Diagnostic algorithm for diabetic cardiac autonomic neuropathy[3,39]

	Symptoms	Signs/diagnostic tests	Differential workup
Resting tachycardia	Palpitations could be asymptomatic	Clinical exam: Resting heart rate > 100 bpm	Anemia hyperthyroidism fever
			CVD (atrial fibrillation,
			flutter, other)
			Dehydration
			Adrenal insufficiency
			Some medications
			Smoking, alcohol, caffeine
			Recreational drugs (cocaine, amphetamines, methamphetamine, mephedrone)

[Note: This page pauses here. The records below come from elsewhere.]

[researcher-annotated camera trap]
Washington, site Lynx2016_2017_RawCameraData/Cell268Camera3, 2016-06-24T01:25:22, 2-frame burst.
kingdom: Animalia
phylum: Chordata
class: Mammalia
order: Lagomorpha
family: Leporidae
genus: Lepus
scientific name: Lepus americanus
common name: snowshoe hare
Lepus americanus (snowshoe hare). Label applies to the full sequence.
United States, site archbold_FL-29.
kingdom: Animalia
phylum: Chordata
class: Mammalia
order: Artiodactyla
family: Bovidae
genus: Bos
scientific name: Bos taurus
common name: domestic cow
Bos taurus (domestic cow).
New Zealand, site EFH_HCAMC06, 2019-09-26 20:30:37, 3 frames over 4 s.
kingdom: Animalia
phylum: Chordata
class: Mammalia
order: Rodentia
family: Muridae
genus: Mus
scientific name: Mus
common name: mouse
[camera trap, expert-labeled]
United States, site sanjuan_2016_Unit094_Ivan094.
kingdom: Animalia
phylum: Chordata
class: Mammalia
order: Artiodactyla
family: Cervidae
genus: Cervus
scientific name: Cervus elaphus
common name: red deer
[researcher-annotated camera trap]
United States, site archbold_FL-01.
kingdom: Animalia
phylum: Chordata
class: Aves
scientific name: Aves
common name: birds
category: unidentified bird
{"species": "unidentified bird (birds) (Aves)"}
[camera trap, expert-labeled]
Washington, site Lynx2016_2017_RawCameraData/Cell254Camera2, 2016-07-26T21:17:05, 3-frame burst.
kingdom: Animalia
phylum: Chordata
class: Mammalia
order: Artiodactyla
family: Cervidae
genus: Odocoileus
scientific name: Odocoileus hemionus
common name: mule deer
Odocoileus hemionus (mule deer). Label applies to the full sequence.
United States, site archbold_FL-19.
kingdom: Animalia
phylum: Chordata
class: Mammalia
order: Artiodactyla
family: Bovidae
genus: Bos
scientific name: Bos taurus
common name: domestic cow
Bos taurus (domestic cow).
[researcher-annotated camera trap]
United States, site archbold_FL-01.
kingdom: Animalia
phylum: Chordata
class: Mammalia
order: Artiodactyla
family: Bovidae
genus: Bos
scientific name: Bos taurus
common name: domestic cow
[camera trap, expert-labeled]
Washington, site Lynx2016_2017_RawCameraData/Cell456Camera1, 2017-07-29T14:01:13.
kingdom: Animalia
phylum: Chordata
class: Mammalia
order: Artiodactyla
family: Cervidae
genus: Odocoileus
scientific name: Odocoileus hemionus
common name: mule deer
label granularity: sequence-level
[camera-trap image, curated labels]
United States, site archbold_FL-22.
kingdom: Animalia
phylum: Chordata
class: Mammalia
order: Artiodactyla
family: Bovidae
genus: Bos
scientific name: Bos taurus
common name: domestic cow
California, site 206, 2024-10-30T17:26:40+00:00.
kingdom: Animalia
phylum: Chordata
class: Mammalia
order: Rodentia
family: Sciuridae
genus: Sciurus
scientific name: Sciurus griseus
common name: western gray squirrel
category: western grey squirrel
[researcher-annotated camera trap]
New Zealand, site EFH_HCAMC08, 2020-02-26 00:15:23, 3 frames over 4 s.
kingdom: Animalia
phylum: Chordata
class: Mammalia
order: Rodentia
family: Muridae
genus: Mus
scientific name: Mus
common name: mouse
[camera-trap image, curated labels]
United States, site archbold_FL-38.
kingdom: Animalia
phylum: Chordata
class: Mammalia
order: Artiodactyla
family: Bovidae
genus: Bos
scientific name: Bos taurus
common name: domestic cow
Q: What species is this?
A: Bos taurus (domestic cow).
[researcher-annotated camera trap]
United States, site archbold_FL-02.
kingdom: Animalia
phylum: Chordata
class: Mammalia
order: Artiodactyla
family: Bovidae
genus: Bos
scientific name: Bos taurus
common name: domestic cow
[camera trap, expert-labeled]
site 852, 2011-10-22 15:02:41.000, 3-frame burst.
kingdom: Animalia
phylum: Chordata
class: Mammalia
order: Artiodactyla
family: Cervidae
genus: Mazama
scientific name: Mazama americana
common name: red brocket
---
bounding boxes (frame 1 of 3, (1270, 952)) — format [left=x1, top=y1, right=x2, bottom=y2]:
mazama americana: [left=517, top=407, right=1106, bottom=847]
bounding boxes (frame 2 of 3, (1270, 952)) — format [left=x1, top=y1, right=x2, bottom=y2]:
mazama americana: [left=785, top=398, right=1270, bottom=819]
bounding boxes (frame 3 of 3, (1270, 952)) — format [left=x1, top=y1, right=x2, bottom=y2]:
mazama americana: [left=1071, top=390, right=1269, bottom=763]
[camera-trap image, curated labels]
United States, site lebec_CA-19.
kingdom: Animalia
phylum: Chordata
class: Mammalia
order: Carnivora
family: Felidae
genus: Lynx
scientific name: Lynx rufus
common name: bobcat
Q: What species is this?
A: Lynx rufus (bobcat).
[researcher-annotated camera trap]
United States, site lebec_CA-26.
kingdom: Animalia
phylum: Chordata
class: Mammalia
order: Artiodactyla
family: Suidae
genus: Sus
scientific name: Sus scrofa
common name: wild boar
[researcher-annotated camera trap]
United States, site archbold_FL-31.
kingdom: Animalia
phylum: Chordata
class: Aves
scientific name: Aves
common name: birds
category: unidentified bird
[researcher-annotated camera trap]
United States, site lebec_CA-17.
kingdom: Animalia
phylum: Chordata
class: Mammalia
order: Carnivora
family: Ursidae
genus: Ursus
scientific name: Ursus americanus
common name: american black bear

Orthostatic hypotension	Light-headedness	Clinical exam: A reduction of > 20 mmHg in the systolic blood pressure or > 10 mmHg in diastolic blood pressure	Adrenal insufficiency
	Weakness		Intravascular volume depletion
	Faintness		Blood loss/acute anemia
	Visual impairment		Dehydration
	Syncope		Pregnancy/postpartum
			CVD
			Alcohol
			Medication
			Antiadrenergics
			Antianginals
			Antiarrhythmics
			Anticholinergics
			Diuretics
			ACE inhibitors/angiotensin receptor blocker
			Narcotics
			Neuroleptics
			Sedatives

CAD: Coronary artery disease; CVD: Cardiovascular disease.